Gli irlandesi Plague Pit danno un seguito al loro album di debutto “Topheth Ablaze” con un EP di quattro canzoni provenienti dai recessi più profondi dell’inferno stesso. “Labyrinthine” si consuma in ventidue minuti circa di rabbia pura etichettata come Blackened Arcane Death Metal. Formati nel 2016, i Plague Pit non rendono disponibili né il loro aspetto né tantomeno nomi o pseudonimi, lasciando parlare sfuriate di tutto rispetto.
Sinceramente, questo è un disco per coloro che amano il death metal di un amore assolutamente viscerale ed eterno. Infatti, quello proposto sul piatto si può riassumere con: growl gutturali, batteria in quasi eterno blast beat, riff chirurgici, atmosfere cattivissime e rabbiose. Sicuramente c’è stato un upgrade in cattiveria rispetto a “Topheth Ablaze”, cosa di cui è impossibile lamentarsi. Parlando di citazioni, non possono non venire in mente nomi come Incantation e Morbid Angel, anche se qua e là sembra quasi di sentire una strizzata d’occhio ai monumentali Nile (“Feverish Stupor” su tutte).
La sfortuna, come mi è capitato altre volte di sottolineare, è che però alla fine sembra di ascoltare una stessa identica canzone ripetuta quattro volte con qualche leggera modifica. Non a caso, la struttura dei brani rimane praticamente la stessa per tutte e quattro le composizioni, peccando forse di originalità. Tentando di menzionare quindi cosa distingue ogni brano, cominciando con “Accursed Clay”, si può menzionare la sezione prima della conclusione del brano, che lascia spazio ad un momento più calmo ma non meno violento che per lo meno spezza il brano.
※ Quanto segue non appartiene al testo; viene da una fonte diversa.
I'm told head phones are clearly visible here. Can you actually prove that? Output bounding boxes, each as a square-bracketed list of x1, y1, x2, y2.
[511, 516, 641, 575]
“The Gift Of Unknowing” si distingue per un assortimento di cambi di riff che vanno a creare quasi un’impressione di confusione; anche il ritmo a volte rallenta. L’asso nella manica viene affidato a due brevi assoli, il primo quasi ipnotico, il secondo appena più strutturato. Il primo però si amalgama al resto della composizione per un’equalizzazione forse non ben curata.
L’introduzione di “Feverish Stupor” viene affidata a qualche tappeto di tastiera che permette di far virare l’atmosfera verso lidi più inquietanti, dal sapore maestoso e regale. Ma poi si torna alla rabbia totale e completa, che si arricchisce di qualche effetto e coro campionato. A parte i già detti momenti più calmi atti ad aggiungere della sana ansia alla composizione, non c’è molto da dire: menzione d’onore alla breve conclusione in cui le chitarre sono le vere protagoniste.
“Elixir” è l’esempio di cosa potrebbero fare veramente i Plague Pit. Oltre alla bella introduzione, sorprende forse il ritmo sostenuto, sicuramente un’innovazione rispetto agli altri brani. Sembra essere l’ideale continuazione di “Feverish Stupor”, considerate le sfumature maestose di cui si tinge. La velocità a cui ci avevano abituato i Nostri finora ritorna solo per qualche breve istante, dando all’ascoltatore una meritata boccata d’aria. Anche qui viene presentato un bell’assolo. Diciamo che dei quattro brani, questo è nettamente il più originale e ispirato.
Completamente da bocciare? Assolutamente no. “Labyrinthine” è chiaramente indirizzato ad un certo tipo di amante del metal, forse addirittura del death metal stesso. Sicuramente i Plague Pit sanno il fatto loro, se siete alla ricerca di qualcosa di veramente crudele avete trovato quello che cercate. Ma alla fine, togliendo i denominatori comuni a tutte le canzoni, rimane poco per colui che invece vuole avventurarsi nell’ascolto di qualcosa di diverso: non è certamente l’ideale per chi vuole cominciare a tastare le acque del genere… Comunque lascia sperare per qualcosa di più, qualcosa che l’ultimo brano in maniera particolare spero abbia promesso per il futuro.